### Directions
1. In the abstract on apolipoprotein A1 and airway tight junctions, transcribe the passage from "We investigated airway" up to and including "microscopy and immunoblot.".
2. Rewrite the paragraph of the apolipoprotein A1 abstract that begins "ApoA1 levels were measured" as a short bulleted list that keeps its main facts.
3. Take the abstract on apolipoprotein A1 and asthma further, starting after its last sentence.

Start of Document text

Apolipoprotein A1 potentiates lipoxin A4 synthesis and recovery of allergen-induced disrupted tight junctions in the airway epithelium
Asthma is characterized by chronic airway inflammation triggered by various allergens in the environment. Defects in the bronchial epithelial interface with the external environment are the hallmark of asthma. Apolipoprotein A-1 (ApoA1) or ApoA1 mimetics have demonstrated anti-inflammatory activity and preventive effects in mouse models.
We investigated airway levels of ApoA1 in asthmatics and the possible role of ApoA1 in protection of the bronchial epithelium and in resolution of inflammation in cellular and animal models of asthma.
ApoA1 levels were measured in bronchoalveolar lavage fluid (BALF) from asthmatics and healthy controls. With treatment of ApoA1, mouse model of house dust mite (HDM)-driven asthma and cultured primary bronchial epithelial cells obtained from asthmatics were examined. Tight junction (TJ) expression in the bronchial epithelial cells was assessed by using confocal microscopy and immunoblot.

End of Document text
Start of Data excerpt

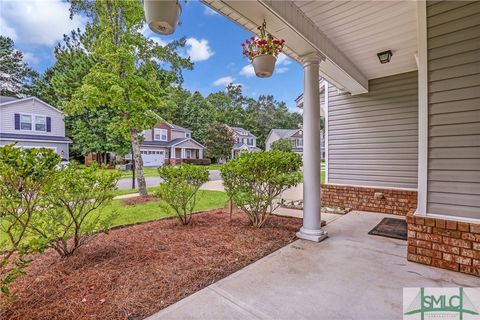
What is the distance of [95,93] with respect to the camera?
6246 mm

End of Data excerpt

### Expected responses
1.
We investigated airway levels of ApoA1 in asthmatics and the possible role of ApoA1 in protection of the bronchial epithelium and in resolution of inflammation in cellular and animal models of asthma.
ApoA1 levels were measured in bronchoalveolar lavage fluid (BALF) from asthmatics and healthy controls. With treatment of ApoA1, mouse model of house dust mite (HDM)-driven asthma and cultured primary bronchial epithelial cells obtained from asthmatics were examined. Tight junction (TJ) expression in the bronchial epithelial cells was assessed by using confocal microscopy and immunoblot.

2.
- ApoA1 levels were measured in bronchoalveolar lavage fluid (BALF) from asthmatics and healthy controls.
- ApoA1 treatment was examined in a mouse model of house dust mite (HDM)-driven asthma.
- ApoA1 treatment was also examined in cultured primary bronchial epithelial cells from asthmatics.
- Tight junction expression in the bronchial epithelial cells was assessed by confocal microscopy and immunoblot.

3.
Asthmatics showed significantly lower ApoA1 levels in bronchoalveolar lavage fluid than did healthy controls. Local ApoA1 treatment significantly decreased lung IL-25, IL-33, and thymic stromal lymphopoietin levels in HDM-challenged mice and inhibited allergen-induced production of these cytokines in cultured primary bronchial epithelial cells. ApoA1 promoted recovery of disrupted TJ proteins zonula occludens-1 and occludin in cultured primary bronchial epithelium obtained from asthmatics. ApoA1-induced increases in the TJ proteins were dependent on increased production of lipoxin A4 (LX A4).
Conclusions and Clinical Relevance
ApoA1 enhances resolution of allergen-induced airway inflammation through promoting recovery of damaged TJs in the bronchial epithelium. ApoA1 could be a therapeutic strategy in chronic airway inflammatory diseases that are associated with a defective epithelial barrier, including asthma.